**Aufgabe a**
Welche Art der Konfliktlösung ziehen laut dem Text über schwere Normverstöße meist beide Parteien vor?

#####

Zu den schweren Normverstößen (Terai) zählen insbesondere

1. Tötung oder versuchte Tötung eines Menschen, ob unverschuldet oder verschuldet,

2. Körperverletzung oder versuchte Körperverletzung, d.h. ‚jede dauerhafte und nicht dauerhafte Einschränkung eines Individuums in seiner körperlichen Funktionsfähigkeit' und

3. Ehrverletzung oder versuchte Ehrverletzung, d.h. ‚der durch Aktionen oder verbale Äußerungen dokumentierte Zweifel an der moralischen und ethischen Integrität des Individuums oder Gemeinwesens'.

Kommt es zu einem Normbruch, so wird dieser vom betroffenen Individuum festgestellt, und die weitere Sanktionierung der Tat liegt in seiner Hand. Die Öffentlichkeit schreitet nicht in den Konflikt ein. Befriedungsversuche scheitern meist. Um ihre Ehre wiederherzustellen und sich nicht der Feigheit verdächtig zu machen, bevorzugen meist beide Parteien die Konfliktlösung durch Badal. Das Badal stellt eine legitime Reaktion dar, wenn es in seinem Ausmaß der Tat gleichgestellt ist. Das erreichte Badal bedeutet jedoch nicht immer das Ende des Konflikts. Eine Reaktion der Gegenpartei bricht zwar erneut mit der Norm, jedoch ist sie im Sinne des Rechts auf Blutrache legitim und wird auch vom Gemeinwesen anerkannt. Aus diesem Grund ist eine Eskalation der Konflikte nicht selten.

#####

**Aufgabe b**
Ersetze in der Auflistung ab der Zeile mit „How large is“ bis zu ihrem Ende überall „closest“ durch „nearest“. Gib nur diese Zeilen wieder, sonst unverändert.

#####

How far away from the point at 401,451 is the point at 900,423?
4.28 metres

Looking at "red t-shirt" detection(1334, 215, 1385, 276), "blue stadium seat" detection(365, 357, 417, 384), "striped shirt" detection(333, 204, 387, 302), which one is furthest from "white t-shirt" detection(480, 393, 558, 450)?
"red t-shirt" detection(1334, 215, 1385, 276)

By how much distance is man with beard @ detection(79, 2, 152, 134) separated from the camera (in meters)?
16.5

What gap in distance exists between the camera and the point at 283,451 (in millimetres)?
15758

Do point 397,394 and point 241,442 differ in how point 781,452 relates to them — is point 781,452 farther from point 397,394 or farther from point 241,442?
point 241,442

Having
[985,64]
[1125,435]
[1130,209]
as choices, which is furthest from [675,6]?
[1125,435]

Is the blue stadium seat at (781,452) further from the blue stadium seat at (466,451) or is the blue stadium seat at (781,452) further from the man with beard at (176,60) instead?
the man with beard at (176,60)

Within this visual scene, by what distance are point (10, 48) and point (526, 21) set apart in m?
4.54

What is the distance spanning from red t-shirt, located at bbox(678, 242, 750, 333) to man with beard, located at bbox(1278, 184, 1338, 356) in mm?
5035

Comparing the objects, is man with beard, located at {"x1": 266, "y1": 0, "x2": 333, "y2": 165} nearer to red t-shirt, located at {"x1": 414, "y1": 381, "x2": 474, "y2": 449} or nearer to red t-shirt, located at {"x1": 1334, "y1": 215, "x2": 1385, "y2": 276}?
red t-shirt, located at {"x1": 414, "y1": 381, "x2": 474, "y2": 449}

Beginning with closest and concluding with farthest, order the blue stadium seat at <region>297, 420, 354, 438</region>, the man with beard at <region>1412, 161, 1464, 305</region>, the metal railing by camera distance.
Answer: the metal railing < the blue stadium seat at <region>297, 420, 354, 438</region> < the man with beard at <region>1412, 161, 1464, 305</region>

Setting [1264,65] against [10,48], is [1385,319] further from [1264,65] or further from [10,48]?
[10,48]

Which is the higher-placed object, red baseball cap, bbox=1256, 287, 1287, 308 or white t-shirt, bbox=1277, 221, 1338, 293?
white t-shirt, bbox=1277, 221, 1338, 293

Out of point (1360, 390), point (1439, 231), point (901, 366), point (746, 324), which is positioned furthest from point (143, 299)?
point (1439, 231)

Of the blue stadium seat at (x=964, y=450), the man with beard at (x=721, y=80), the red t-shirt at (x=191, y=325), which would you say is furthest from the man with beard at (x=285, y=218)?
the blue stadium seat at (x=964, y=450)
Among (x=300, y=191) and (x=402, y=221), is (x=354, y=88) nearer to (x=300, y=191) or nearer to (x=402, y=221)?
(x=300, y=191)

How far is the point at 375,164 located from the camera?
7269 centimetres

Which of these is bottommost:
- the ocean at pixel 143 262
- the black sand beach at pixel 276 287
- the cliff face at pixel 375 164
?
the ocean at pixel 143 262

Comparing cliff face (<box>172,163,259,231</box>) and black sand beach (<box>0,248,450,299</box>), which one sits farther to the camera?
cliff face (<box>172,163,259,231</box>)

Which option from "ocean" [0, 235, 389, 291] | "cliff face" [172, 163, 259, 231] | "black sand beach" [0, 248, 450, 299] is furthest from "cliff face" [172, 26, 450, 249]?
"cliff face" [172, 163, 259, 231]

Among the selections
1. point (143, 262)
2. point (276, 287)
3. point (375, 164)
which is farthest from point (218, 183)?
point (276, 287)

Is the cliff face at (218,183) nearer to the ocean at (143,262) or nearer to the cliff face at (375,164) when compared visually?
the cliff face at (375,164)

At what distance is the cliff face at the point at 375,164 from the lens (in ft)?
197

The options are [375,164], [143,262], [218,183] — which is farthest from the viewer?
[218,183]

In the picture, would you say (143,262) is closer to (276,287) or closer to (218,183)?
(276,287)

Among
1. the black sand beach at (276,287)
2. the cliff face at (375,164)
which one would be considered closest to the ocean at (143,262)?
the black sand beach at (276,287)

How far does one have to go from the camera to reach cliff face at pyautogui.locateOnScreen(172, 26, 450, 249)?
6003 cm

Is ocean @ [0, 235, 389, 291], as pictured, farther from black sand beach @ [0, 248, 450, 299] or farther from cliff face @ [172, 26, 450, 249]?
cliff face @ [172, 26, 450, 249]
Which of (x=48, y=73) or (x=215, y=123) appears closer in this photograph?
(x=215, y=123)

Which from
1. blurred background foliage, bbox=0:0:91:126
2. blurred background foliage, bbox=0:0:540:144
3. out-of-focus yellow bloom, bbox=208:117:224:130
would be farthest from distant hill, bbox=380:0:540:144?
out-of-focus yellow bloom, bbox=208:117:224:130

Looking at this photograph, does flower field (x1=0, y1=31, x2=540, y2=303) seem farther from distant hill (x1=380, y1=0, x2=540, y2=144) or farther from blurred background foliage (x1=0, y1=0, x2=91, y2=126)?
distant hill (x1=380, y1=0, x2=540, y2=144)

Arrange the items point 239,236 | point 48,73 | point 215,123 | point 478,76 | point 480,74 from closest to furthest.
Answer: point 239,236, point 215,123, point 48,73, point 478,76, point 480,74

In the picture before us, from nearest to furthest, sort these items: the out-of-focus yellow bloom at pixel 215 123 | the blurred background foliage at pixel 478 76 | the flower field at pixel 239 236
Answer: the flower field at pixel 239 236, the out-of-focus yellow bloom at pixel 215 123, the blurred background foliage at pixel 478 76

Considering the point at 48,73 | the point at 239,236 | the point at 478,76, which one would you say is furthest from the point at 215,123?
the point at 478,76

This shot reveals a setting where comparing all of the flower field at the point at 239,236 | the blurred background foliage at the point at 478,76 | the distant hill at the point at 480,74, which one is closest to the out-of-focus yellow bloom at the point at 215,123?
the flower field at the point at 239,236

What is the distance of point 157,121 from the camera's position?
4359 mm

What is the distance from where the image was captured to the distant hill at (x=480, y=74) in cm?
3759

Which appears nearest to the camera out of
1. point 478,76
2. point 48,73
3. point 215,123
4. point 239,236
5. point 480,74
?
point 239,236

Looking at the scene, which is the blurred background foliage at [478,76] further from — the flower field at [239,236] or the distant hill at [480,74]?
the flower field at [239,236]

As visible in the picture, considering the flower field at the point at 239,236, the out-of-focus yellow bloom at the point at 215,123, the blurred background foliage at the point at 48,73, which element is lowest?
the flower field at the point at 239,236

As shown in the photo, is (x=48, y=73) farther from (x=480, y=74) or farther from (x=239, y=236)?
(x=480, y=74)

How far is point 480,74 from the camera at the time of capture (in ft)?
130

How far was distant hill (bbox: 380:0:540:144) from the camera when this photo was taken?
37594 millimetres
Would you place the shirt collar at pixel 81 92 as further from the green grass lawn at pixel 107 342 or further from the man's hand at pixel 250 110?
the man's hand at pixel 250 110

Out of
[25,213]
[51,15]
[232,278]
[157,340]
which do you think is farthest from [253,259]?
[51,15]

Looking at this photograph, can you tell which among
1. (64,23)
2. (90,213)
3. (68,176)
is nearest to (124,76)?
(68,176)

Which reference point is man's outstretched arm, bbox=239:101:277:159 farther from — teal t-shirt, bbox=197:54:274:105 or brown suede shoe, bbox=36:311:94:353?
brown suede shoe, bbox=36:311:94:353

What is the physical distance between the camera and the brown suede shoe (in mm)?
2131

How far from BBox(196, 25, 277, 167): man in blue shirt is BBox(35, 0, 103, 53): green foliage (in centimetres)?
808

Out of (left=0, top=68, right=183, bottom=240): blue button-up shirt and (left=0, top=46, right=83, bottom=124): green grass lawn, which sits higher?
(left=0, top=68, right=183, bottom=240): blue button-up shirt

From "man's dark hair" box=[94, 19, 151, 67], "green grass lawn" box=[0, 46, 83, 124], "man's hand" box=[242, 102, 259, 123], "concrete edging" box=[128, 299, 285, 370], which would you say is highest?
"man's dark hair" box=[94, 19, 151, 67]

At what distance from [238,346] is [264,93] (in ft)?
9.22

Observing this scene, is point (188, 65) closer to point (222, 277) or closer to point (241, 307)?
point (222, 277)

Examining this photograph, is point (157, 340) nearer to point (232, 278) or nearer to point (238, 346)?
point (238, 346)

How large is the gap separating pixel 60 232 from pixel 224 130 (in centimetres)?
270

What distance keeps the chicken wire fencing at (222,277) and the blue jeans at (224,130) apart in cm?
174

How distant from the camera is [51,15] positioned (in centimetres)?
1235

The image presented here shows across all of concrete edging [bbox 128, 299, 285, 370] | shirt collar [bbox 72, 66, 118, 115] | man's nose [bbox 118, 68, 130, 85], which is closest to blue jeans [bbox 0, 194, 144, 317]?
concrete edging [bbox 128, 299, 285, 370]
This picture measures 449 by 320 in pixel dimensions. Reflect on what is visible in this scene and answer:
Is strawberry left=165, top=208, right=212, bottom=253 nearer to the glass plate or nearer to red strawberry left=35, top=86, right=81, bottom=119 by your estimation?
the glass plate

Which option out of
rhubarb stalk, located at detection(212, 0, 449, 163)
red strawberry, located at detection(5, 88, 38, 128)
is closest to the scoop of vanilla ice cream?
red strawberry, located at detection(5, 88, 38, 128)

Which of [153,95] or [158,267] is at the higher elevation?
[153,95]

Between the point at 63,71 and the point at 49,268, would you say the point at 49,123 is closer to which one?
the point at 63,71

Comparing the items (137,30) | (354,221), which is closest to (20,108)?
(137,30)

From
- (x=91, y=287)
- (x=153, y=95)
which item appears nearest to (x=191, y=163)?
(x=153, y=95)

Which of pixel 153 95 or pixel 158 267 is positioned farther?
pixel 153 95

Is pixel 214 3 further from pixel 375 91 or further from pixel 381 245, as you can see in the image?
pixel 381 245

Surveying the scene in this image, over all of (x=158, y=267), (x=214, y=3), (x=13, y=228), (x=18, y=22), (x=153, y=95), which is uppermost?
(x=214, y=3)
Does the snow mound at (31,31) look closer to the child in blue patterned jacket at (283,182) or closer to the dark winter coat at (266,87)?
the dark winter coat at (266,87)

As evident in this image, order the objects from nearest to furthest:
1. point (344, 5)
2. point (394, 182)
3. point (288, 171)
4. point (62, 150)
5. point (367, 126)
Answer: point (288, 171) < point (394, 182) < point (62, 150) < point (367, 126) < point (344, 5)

#####

**Ergebnis a**
Die Konfliktlösung durch Badal.

**Ergebnis b**
How large is the gap separating pixel 60 232 from pixel 224 130 (in centimetres)?
270

What distance keeps the chicken wire fencing at (222,277) and the blue jeans at (224,130) apart in cm?
174

How distant from the camera is [51,15] positioned (in centimetres)?
1235

The image presented here shows across all of concrete edging [bbox 128, 299, 285, 370] | shirt collar [bbox 72, 66, 118, 115] | man's nose [bbox 118, 68, 130, 85], which is nearest to blue jeans [bbox 0, 194, 144, 317]?
concrete edging [bbox 128, 299, 285, 370]
This picture measures 449 by 320 in pixel dimensions. Reflect on what is visible in this scene and answer:
Is strawberry left=165, top=208, right=212, bottom=253 nearer to the glass plate or nearer to red strawberry left=35, top=86, right=81, bottom=119 by your estimation?
the glass plate

Which option out of
rhubarb stalk, located at detection(212, 0, 449, 163)
red strawberry, located at detection(5, 88, 38, 128)
is nearest to the scoop of vanilla ice cream?
red strawberry, located at detection(5, 88, 38, 128)

Which of [153,95] or [158,267] is at the higher elevation?
[153,95]

Between the point at 63,71 and the point at 49,268, would you say the point at 49,123 is closer to which one?
the point at 63,71

Comparing the items (137,30) | (354,221), which is nearest to (20,108)?
(137,30)

From
- (x=91, y=287)
- (x=153, y=95)
which item appears nearest to (x=191, y=163)?
(x=153, y=95)

Which of pixel 153 95 or pixel 158 267 is positioned farther?
pixel 153 95

Is pixel 214 3 further from pixel 375 91 or further from pixel 381 245, as you can see in the image?
pixel 381 245

Surveying the scene in this image, over all of (x=158, y=267), (x=214, y=3), (x=13, y=228), (x=18, y=22), (x=153, y=95), which is uppermost?
(x=214, y=3)
Does the snow mound at (31,31) look closer to the child in blue patterned jacket at (283,182) or closer to the dark winter coat at (266,87)?
the dark winter coat at (266,87)

As evident in this image, order the objects from nearest to furthest:
1. point (344, 5)
2. point (394, 182)
3. point (288, 171)
4. point (62, 150)
5. point (367, 126)
Answer: point (288, 171) < point (394, 182) < point (62, 150) < point (367, 126) < point (344, 5)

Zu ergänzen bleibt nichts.